Can your company afford to either curtail its operations or pay 500% more for electricity “when notified”?

Can your family afford the occasional $10,000 electric bill?

Michiana’s grid doesn’t exist in a vacuum, and we aren’t waiting to see how current solar and wind integration strategies will play out. The results are in. We can look at other states and countries to understand how these strategies work and what impacts they have. Did you know that if you consume power in a regulated state like Indiana or Michigan (MI is 90% regulated), you are in a 3-way contract with your Utility and your state, meaning you can leverage that contract to your advantage (if you know how)? Did you know that regulated Utilities have to apply with state utility regulatory bodies (like the IURC in Indiana) before making changes to rate structures? Did you know that the industrial rate class has been expertly organizing and advocating for itself for years and, as a result, has incredibly low rates and favorable terms? Probably not.
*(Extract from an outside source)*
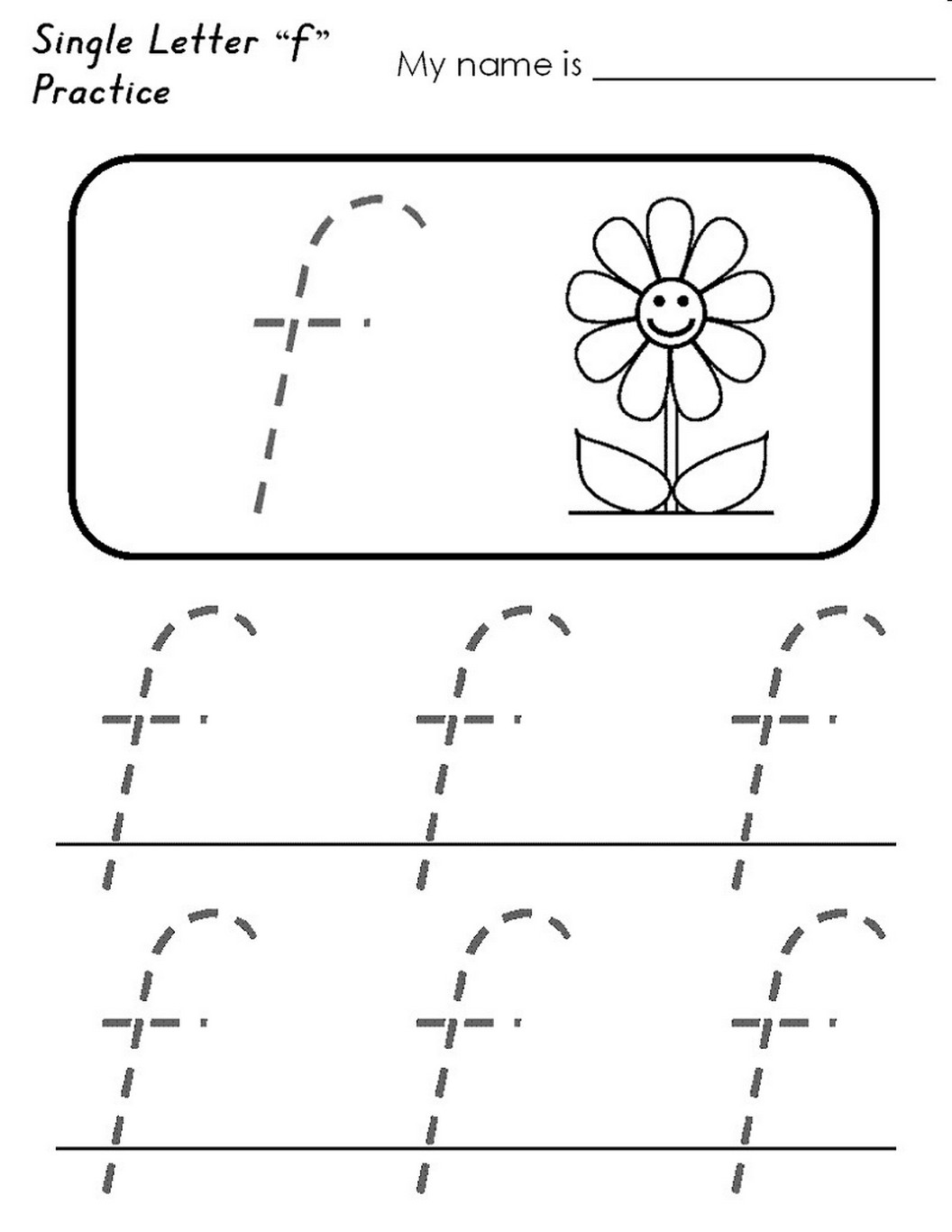 Letter F Worksheet Activities simple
It is this lack of knowledge and action from consumers that allows governments and Utilities to do what they will with the energy market. They can do this in the face of overwhelming evidence that the grid will be less stable, and costs will rise, because the brunt of the impact will pass through to you, the consumer. The grid is poised to be less reliable than ever before, and the stage is set for dramatic cost increases. If abundant, reliable, and affordable energy is still important to you, then current wind and solar integration strategies are failing and need to be revisited. The power lies in the hands of consumers. What will you do to protect your home, your business, and your wallet?